[Directions] Pick up the Oracle partitioned join write-up at the point where it stops and keep going.

[Extract provided]
EXECUTE IMMEDIATE 'alter table lookup_partitioned_table split partition top at (to_date('''
|| TO_CHAR( l_start_date + 1, 'DDMMYYYY' )
|| ''',''DDMMYYYY'')) into (partition dy'
|| TO_CHAR( l_start_date, 'DDMMYYYY' )
|| ' , partition top )';
-- Write some data into the partition
INSERT INTO lookup_partitioned_table
SELECT l_start_date +( ( ROWNUM - 1 ) / 864000 )
, ( ( l_start_date - TO_DATE( '01-JAN-2010', 'DD-MON-YYYY' ) ) * 86400 )
+ ( ROWNUM - 1 )
, LPAD( 'X', 1000, 'X' )
FROM DUAL
CONNECT BY ROWNUM <= 864000;
-- If we are within 2 days of the end date, put 90% of the rows into the driving table. If not, put 0.01% in
INSERT INTO driving_table
SELECT a_date, an_id
FROM lookup_partitioned_table
WHERE a_date >= l_start_date
AND a_date < l_start_date + 1
AND rownum <= (864000 * case when l_start_date < (l_end_date - 2) then 0.0001 else 0.9 end);
COMMIT;
l_start_date := l_start_date + 1;
END LOOP;
END;
and finally a local index on the lookup table:
CREATE INDEX lookup_id ON lookup_partitioned_table (an_id) LOCAL;
The query I actually want to run is:
select drv.a_date, drv.an_id, lpt.text_column from driving_table drv, lookup_partitioned_table lpt where drv.a_date = lpt.a_date and drv.an_id = lpt.an_id;
Without playing with the code, I have the option of either a hash join or a nested loop:
DECLARE
CURSOR c_test
IS
SELECT /*+ USE_HASH (DRV LPT) */
drv.a_date
, drv.an_id
, lpt.text_column
FROM driving_table drv, lookup_partitioned_table lpt
WHERE drv.a_date = lpt.a_date AND drv.an_id = lpt.an_id;
BEGIN
FOR rec IN c_test LOOP
NULL;
END LOOP;
END;
--------------------------------------------------------------------------
| Id | Operation | Name | E-Rows |
--------------------------------------------------------------------------
| 0 | SELECT STATEMENT | | |
|* 1 | HASH JOIN | | 84M|
| 2 | PART JOIN FILTER CREATE | :BF0000 | 108M|
| 3 | TABLE ACCESS FULL | DRIVING_TABLE | 108M|
| 4 | PARTITION RANGE JOIN-FILTER| | 84M|
| 5 | TABLE ACCESS FULL | LOOKUP_PARTITIONED_TABLE | 84M|
--------------------------------------------------------------------------
Nested Loop gives me:
declare
DECLARE
CURSOR c_test
IS
SELECT /*+ USE_NL (DRV LPT) */
drv.a_date
, drv.an_id
, lpt.text_column
FROM driving_table drv, lookup_partitioned_table lpt
WHERE drv.a_date = lpt.a_date AND drv.an_id = lpt.an_id;
BEGIN
FOR rec IN c_test LOOP
NULL;
END LOOP;
END;
Finally, there’s the conditional joining version which hash joins to the last two partitions (28 and 29 March) but nested loops to the remaining ones:
DECLARE
CURSOR c_test
IS
SELECT /*+ USE_NL (LOOKUP_NL) INDEX (LOOKUP_NL LOOKUP_ID) */
hash_join_res.a_date
, hash_join_res.an_id
, DECODE( hash_join_res.lookup_id
, NULL, lookup_nl.text_column
, hash_join_res.text_column
)

Saved entries
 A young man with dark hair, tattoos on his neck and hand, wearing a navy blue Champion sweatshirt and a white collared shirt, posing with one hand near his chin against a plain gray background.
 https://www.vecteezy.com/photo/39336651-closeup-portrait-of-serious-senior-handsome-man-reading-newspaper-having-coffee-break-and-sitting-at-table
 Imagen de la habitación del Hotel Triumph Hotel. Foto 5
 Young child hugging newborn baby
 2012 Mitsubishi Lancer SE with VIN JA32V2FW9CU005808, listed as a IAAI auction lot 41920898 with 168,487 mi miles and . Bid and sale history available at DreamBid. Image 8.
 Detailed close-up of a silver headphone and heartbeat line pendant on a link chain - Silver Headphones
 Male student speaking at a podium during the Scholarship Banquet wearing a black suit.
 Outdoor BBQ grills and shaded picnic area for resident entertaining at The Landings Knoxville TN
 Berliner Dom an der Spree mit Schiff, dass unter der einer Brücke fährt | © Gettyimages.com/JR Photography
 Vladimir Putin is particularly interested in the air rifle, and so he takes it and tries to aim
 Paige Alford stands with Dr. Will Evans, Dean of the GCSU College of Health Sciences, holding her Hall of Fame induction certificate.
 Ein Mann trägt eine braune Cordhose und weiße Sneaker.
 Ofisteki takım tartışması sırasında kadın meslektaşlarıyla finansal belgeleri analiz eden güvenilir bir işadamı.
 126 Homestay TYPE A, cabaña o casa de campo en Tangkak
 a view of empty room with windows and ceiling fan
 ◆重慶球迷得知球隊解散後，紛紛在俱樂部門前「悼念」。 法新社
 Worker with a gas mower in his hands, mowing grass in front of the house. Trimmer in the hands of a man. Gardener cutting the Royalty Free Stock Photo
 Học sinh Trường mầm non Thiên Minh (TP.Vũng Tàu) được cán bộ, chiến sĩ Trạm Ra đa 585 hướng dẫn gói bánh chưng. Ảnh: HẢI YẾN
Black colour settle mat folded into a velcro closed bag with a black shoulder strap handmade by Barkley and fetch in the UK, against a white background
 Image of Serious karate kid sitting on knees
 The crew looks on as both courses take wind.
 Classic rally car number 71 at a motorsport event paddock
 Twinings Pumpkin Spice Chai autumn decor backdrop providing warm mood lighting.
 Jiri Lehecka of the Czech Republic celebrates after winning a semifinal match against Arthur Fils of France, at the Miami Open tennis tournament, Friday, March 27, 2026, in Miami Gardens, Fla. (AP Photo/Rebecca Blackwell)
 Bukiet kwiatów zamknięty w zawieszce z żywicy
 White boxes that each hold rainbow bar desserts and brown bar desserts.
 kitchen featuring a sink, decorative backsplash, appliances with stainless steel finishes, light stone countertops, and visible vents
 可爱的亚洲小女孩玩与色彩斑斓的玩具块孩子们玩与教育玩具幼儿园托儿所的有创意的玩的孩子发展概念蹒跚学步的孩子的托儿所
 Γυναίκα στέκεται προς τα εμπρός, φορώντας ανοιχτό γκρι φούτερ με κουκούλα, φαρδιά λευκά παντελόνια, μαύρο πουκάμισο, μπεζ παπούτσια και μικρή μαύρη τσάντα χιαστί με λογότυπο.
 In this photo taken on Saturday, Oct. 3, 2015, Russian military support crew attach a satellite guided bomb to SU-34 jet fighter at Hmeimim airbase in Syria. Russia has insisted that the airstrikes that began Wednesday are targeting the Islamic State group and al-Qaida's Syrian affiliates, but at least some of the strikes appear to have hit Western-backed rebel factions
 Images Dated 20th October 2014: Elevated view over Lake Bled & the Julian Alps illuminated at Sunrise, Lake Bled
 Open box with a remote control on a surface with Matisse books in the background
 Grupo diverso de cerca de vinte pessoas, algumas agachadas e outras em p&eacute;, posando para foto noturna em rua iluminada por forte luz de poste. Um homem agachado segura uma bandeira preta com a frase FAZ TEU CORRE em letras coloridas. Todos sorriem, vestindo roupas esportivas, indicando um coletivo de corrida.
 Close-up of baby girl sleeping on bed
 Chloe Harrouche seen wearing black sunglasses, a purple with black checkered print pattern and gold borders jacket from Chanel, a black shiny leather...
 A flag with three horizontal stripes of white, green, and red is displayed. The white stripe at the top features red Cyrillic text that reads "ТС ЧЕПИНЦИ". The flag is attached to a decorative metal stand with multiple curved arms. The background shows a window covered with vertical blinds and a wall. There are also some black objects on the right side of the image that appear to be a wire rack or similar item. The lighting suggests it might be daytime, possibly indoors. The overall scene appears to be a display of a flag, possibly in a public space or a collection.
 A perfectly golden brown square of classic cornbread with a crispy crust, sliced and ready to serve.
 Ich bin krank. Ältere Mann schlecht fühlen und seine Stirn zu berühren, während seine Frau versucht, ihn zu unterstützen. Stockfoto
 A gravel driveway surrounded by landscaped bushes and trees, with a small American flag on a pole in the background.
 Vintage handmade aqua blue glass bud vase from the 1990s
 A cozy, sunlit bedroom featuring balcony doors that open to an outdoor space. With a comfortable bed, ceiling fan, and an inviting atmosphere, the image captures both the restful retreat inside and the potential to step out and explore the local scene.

[The answer]
FROM ( SELECT /*+ ORDERED USE_HASH (DRV LOOKUP_HASH) */
drv.a_date
, drv.an_id
, lookup_hash.text_column
, lookup_hash.an_id lookup_id
FROM driving_table drv, lookup_partitioned_table lookup_hash
WHERE drv.a_date = lookup_hash.a_date(+)
AND drv.an_id = lookup_hash.an_id(+)
AND lookup_hash.a_date(+) >= '28-MAR-2010'
AND lookup_hash.a_date(+) < '30-MAR-2010' ) hash_join_res
, lookup_partitioned_table lookup_nl
WHERE DECODE( hash_join_res.lookup_id, NULL, hash_join_res.a_date, NULL ) = lookup_nl.a_date(+)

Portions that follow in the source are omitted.